'''

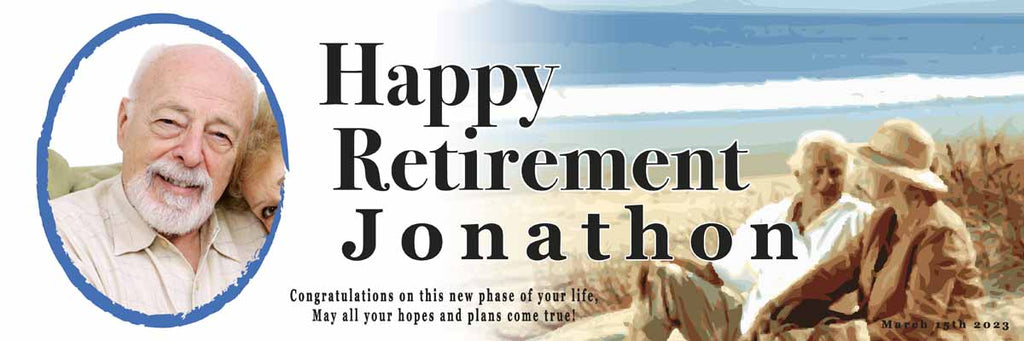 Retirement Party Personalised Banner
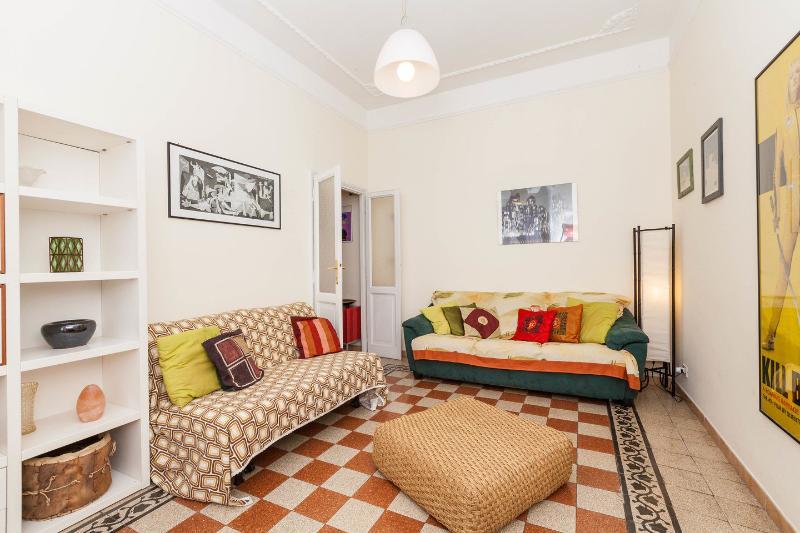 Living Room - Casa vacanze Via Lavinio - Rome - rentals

'''
'''

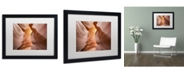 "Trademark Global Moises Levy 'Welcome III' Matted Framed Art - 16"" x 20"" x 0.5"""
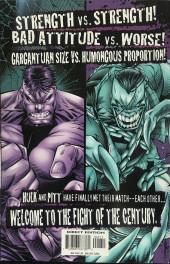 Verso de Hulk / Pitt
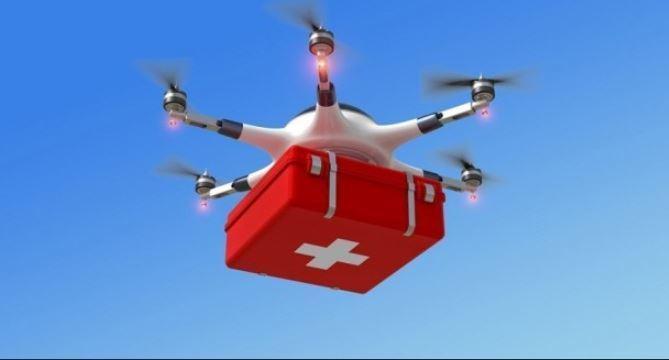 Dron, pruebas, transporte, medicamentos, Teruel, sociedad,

'''
'''

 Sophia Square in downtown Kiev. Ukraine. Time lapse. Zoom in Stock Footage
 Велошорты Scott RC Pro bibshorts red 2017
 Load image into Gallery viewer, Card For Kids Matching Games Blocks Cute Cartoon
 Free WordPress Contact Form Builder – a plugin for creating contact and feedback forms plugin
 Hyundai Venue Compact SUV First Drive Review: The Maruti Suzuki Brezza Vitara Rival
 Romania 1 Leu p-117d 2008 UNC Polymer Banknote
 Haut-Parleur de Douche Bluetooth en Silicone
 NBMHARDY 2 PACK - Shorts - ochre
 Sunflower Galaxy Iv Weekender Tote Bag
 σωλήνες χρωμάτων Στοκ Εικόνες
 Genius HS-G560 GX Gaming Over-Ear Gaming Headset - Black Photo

'''

§ What the task requires
Quote word for word only the lines above from the one containing "Retirement Party Personalised Banner" through the one containing "Living Room - Casa". Pictures stay out of your copy.

§ Completed exercise
 Retirement Party Personalised Banner
 Living Room - Casa vacanze Via Lavinio - Rome - rentals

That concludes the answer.